Brief:
Pick out each line of the records below that contains the word "would" and copy those lines.

◆ ◆ ◆

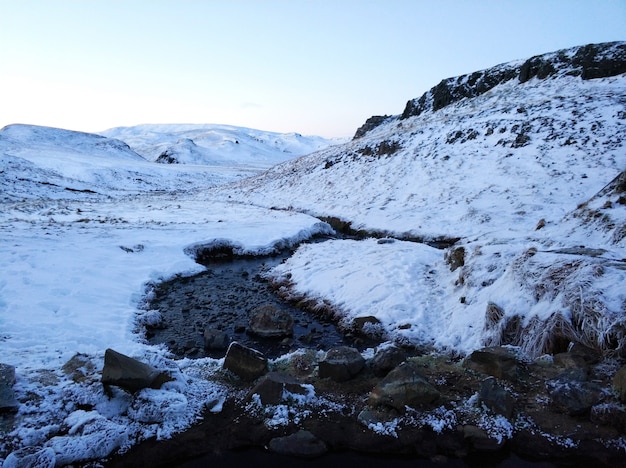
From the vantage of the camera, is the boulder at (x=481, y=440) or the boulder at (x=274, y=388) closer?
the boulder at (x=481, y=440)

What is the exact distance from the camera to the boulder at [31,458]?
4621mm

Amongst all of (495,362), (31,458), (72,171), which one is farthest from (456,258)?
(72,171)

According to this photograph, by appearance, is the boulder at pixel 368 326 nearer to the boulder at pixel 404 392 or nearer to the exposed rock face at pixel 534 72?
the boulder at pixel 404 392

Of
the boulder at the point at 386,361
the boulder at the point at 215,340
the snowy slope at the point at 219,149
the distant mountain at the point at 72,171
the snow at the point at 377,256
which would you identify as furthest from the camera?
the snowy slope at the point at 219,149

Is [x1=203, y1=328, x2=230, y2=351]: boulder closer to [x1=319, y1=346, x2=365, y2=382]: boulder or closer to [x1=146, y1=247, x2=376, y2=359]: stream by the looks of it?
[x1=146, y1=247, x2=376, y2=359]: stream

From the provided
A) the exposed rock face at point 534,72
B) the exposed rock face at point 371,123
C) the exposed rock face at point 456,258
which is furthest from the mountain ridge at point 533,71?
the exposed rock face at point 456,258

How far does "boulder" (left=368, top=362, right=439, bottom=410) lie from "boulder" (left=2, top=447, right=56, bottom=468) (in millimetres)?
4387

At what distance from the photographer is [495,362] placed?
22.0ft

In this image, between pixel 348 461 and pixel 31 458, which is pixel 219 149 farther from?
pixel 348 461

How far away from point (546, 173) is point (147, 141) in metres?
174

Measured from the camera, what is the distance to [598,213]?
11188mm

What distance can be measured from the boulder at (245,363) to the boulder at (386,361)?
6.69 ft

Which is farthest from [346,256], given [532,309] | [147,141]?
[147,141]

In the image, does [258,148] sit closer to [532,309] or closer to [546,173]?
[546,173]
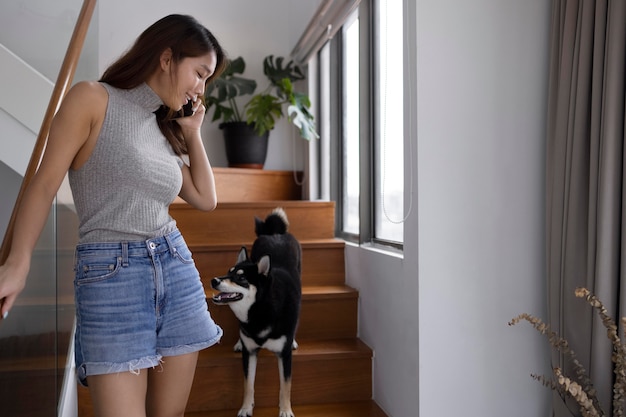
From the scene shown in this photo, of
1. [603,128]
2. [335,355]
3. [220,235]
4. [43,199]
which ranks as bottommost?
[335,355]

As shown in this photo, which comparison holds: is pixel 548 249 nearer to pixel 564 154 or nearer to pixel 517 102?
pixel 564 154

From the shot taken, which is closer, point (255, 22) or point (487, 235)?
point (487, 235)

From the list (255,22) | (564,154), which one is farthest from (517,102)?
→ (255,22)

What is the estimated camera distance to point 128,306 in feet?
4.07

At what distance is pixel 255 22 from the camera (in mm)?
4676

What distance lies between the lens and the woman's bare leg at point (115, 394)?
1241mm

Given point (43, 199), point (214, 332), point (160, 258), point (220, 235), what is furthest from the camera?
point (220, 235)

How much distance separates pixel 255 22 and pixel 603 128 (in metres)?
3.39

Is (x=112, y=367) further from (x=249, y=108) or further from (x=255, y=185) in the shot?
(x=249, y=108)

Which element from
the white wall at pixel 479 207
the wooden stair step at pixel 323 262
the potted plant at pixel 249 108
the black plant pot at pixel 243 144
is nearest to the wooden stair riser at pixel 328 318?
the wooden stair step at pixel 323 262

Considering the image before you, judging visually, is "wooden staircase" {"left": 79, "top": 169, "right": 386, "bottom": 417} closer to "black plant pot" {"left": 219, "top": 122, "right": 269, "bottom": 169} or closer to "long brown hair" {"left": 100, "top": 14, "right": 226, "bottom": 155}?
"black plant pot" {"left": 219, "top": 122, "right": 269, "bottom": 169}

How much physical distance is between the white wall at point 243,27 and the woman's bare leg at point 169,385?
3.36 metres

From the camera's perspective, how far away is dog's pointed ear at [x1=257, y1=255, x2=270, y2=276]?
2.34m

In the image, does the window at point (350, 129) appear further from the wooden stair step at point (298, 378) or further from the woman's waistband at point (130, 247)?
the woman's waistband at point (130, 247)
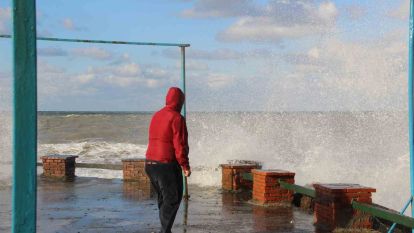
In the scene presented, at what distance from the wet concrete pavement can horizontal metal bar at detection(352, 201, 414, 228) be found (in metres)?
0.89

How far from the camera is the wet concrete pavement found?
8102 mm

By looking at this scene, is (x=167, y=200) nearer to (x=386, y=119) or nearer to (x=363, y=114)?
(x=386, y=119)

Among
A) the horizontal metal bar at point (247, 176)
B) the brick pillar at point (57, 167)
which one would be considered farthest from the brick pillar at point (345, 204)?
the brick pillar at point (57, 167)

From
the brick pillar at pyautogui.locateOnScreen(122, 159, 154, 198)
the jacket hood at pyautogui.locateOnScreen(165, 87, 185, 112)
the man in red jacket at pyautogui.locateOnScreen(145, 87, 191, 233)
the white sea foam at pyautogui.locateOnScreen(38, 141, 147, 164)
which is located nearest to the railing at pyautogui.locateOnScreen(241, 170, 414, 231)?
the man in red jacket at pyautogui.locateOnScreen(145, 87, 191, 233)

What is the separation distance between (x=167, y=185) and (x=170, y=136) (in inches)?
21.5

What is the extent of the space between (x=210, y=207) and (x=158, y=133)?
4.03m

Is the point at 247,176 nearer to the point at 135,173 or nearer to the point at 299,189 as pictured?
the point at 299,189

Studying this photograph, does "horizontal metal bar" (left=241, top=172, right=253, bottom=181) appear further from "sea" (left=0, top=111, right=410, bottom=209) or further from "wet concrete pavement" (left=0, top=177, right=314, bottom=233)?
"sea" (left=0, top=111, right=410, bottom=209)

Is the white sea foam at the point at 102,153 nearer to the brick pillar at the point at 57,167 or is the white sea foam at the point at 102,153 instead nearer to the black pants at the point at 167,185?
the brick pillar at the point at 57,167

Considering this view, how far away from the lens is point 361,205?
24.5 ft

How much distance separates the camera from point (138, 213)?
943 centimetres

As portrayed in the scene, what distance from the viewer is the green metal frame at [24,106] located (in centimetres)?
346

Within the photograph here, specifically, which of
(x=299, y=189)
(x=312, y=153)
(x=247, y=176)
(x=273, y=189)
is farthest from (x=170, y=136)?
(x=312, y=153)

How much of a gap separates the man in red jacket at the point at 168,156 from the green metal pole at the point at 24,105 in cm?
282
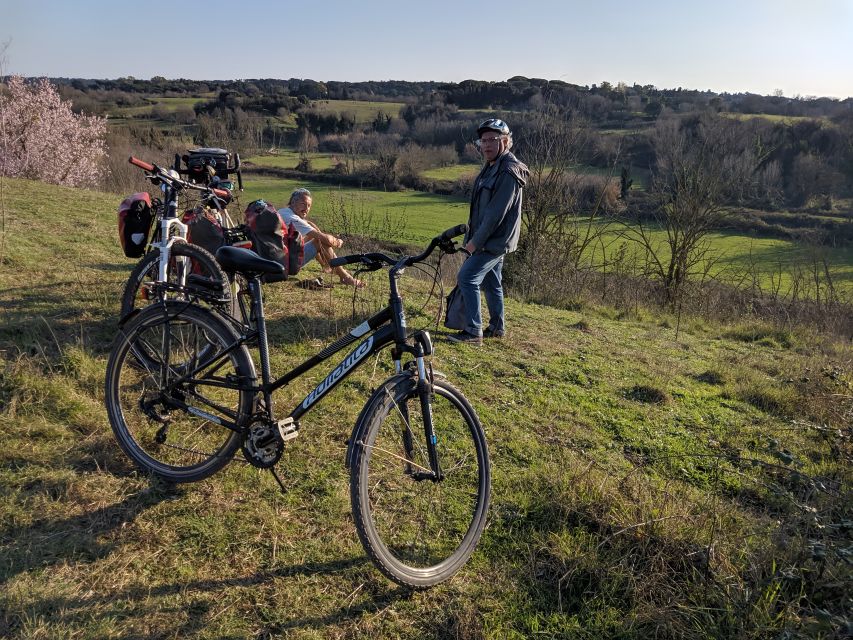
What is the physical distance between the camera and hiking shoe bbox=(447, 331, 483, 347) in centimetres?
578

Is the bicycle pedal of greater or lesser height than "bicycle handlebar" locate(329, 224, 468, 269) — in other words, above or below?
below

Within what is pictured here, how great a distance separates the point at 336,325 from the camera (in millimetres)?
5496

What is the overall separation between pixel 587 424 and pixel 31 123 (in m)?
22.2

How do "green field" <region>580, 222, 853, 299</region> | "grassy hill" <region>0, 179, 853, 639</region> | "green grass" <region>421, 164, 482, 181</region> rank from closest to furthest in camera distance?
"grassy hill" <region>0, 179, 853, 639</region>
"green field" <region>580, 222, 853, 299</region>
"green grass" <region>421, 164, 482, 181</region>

◆ ◆ ◆

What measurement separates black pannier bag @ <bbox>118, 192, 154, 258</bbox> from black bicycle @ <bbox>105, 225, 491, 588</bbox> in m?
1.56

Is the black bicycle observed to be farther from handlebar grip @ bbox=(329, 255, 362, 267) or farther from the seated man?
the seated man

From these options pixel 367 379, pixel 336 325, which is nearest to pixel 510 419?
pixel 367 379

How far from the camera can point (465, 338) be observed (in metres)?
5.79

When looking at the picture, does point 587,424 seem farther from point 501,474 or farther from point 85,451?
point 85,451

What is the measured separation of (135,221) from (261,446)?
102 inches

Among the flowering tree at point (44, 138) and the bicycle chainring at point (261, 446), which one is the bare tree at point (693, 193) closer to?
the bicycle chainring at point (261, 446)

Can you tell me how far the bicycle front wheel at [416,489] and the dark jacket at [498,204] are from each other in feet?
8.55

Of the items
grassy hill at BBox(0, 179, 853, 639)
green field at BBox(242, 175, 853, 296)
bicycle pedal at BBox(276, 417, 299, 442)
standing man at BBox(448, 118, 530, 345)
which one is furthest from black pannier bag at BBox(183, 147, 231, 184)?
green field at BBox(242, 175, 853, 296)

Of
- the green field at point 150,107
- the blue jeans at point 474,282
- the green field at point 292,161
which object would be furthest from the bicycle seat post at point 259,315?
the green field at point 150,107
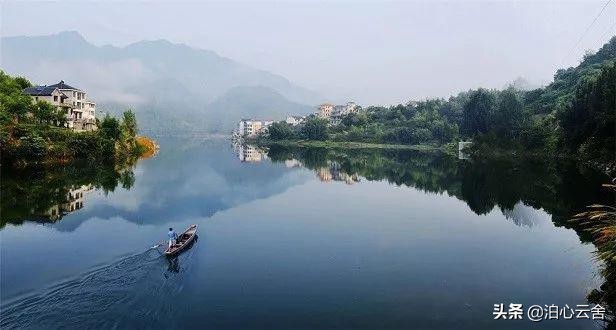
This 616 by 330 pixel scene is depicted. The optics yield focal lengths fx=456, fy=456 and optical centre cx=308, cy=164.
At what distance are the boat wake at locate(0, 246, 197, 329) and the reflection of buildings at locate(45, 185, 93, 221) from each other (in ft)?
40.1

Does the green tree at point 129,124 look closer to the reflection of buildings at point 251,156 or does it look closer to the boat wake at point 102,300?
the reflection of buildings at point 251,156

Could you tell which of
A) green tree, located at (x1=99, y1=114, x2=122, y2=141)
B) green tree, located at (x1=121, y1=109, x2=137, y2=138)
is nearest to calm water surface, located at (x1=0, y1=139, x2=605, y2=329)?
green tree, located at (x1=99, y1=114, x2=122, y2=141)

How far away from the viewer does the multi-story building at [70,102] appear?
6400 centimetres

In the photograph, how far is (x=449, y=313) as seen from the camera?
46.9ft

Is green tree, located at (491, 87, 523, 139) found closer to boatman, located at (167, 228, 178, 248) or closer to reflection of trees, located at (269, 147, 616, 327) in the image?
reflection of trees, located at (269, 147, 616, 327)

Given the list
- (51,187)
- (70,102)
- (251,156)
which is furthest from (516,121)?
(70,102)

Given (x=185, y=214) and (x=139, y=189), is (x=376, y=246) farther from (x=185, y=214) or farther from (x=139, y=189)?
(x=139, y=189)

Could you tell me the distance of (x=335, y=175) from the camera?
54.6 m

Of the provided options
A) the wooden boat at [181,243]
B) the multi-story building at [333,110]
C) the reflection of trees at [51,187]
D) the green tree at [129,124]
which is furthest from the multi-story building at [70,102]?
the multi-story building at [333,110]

◆ ◆ ◆

Exercise solution:
which would you identify as furthest from the camera?
which one would be considered farthest from the brick pillar at point (345, 204)?
which object would be furthest from the bicycle seat post at point 259,315?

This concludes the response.